Interact Analysis expects annual shipments will jump from less than 2,000 in 2022, to just above 50,000 by the end of the decade.
There will be just over 150,000 picking robots installed by 2030, according to research from Interact Analysis. The company expects annual shipments will jump from less than 2,000 in 2022, to just above 50,000 by the end of the decade.
In the coming years, Interact Analysis expects the price of labor to continue going up while robotic picking prices decrease. Currently, robotic picking is still prohibitively expensive, especially for one-shift operations. However, by 2030, the average price of picking robots will drop by 40% while the cost of warehouse labor will increase by 30% over the same period.
Interact Analysis also expects robot density to increase as time goes on. Right now, Interact Analysis assumes that for every 3-5 robots, there will be one full-time equivalent (FTE) employee supervising them. By 2030, this will change to one FTE for every 7-10 robots.
Robot density in the US has increased steadily through the years. In 2021, The US had 274 robots for every 10,000 workers, making it the ninth most automated country in the world, according to the International Federation of Robotics (IFR).
Other countries, like China, for example, have been more rapidly increasing their robot density. From 2020 to 2021, China went from being tied for the ninth most automated country worldwide to being fifth with 322 industrial robots for every 10,000 employees, surpassing Chinese Taipai, the United States, Hong Kong and Sweden in robot density.

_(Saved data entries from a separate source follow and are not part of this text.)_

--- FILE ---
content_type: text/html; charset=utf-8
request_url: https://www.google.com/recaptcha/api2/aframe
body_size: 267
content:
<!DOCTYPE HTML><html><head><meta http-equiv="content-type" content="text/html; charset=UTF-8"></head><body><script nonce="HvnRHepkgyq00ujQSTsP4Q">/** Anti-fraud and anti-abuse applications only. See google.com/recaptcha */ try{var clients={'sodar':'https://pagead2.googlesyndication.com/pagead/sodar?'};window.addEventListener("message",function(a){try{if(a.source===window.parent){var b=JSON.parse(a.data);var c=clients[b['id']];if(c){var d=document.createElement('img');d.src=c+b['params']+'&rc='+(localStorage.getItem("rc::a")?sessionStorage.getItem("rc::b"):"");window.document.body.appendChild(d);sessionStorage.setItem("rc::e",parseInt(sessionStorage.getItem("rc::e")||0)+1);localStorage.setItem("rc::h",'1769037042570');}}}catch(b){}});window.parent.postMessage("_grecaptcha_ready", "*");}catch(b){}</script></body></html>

As a whole, robot installations hit an all-time high in 2021, according to the IFR. The IFR’s report showed that 517,385 new industrial robots were installed in 2021 in factories around the world.
For the past two years in a row, 2022 and 2021, North American robot sales have hit a record high, according to the Association for Advancing Automation (A3). North American companies ordered 44,196 robots in 2022, an 11% increase from 2021. Those sales were valued at $2.38 billion, an 18% increase from the year before.